▶ TASK: Print every line of the material below exactly as it stands, but omit the pictures.

------ AVAILABLE RECORDS ------

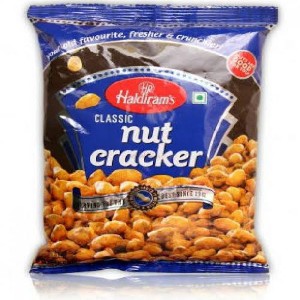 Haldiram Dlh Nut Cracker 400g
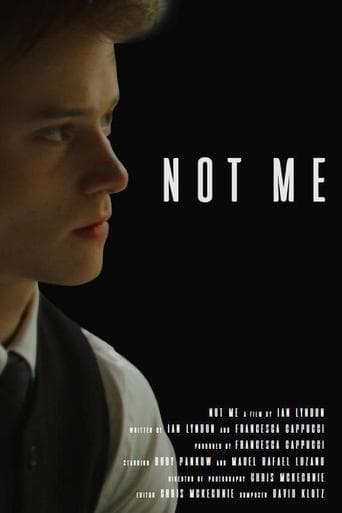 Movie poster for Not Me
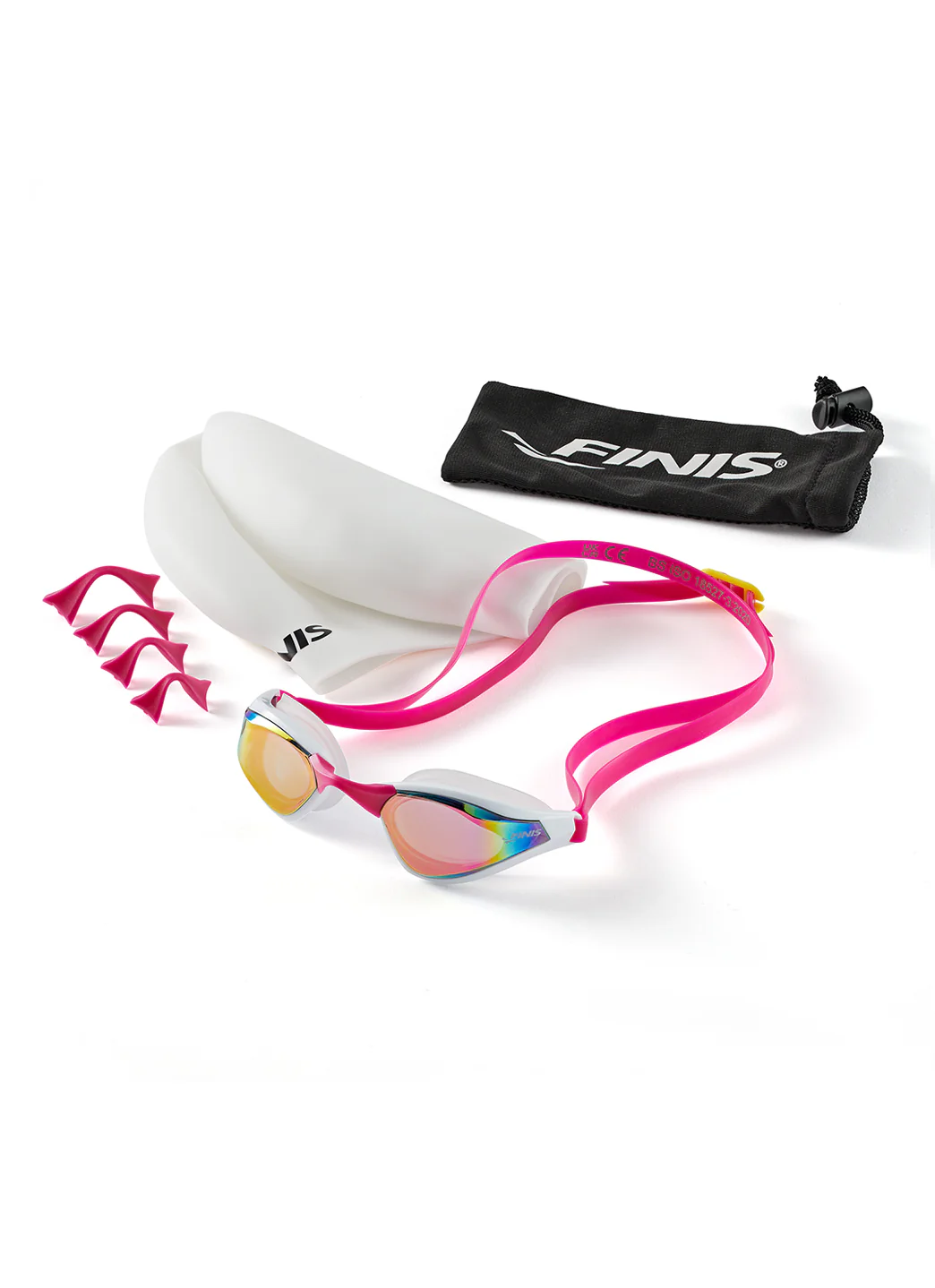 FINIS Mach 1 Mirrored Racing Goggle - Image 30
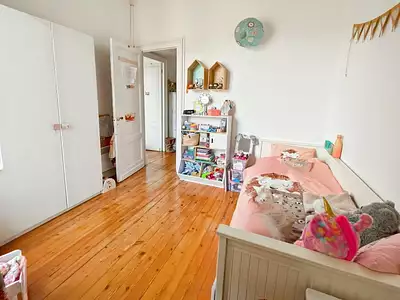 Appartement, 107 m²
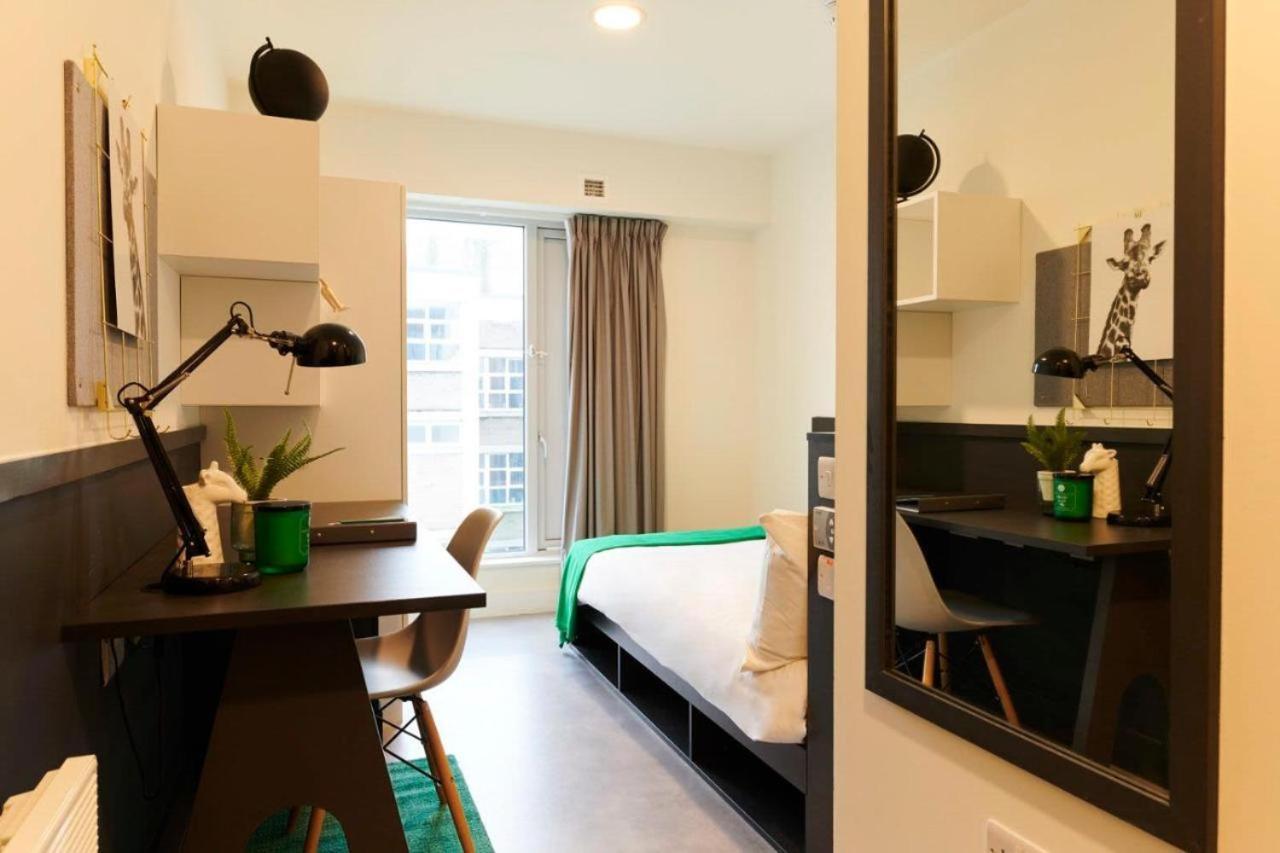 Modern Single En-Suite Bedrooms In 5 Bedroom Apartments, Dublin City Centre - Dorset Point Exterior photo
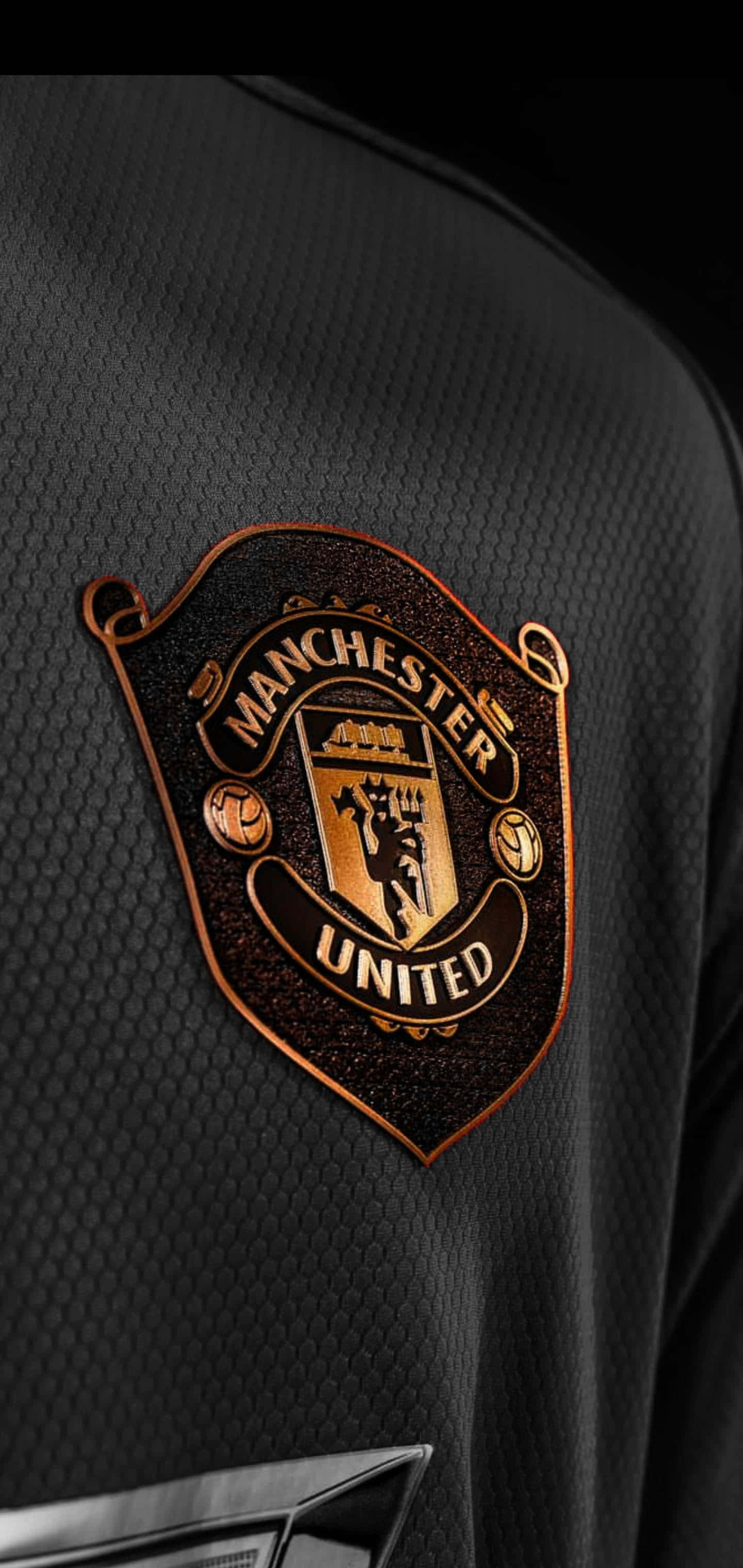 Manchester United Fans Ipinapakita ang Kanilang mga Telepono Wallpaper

------

▶ OUTPUT FOR THIS EXERCISE:
 Haldiram Dlh Nut Cracker 400g
 Movie poster for Not Me
 FINIS Mach 1 Mirrored Racing Goggle - Image 30
 Appartement, 107 m²
 Modern Single En-Suite Bedrooms In 5 Bedroom Apartments, Dublin City Centre - Dorset Point Exterior photo
 Manchester United Fans Ipinapakita ang Kanilang mga Telepono Wallpaper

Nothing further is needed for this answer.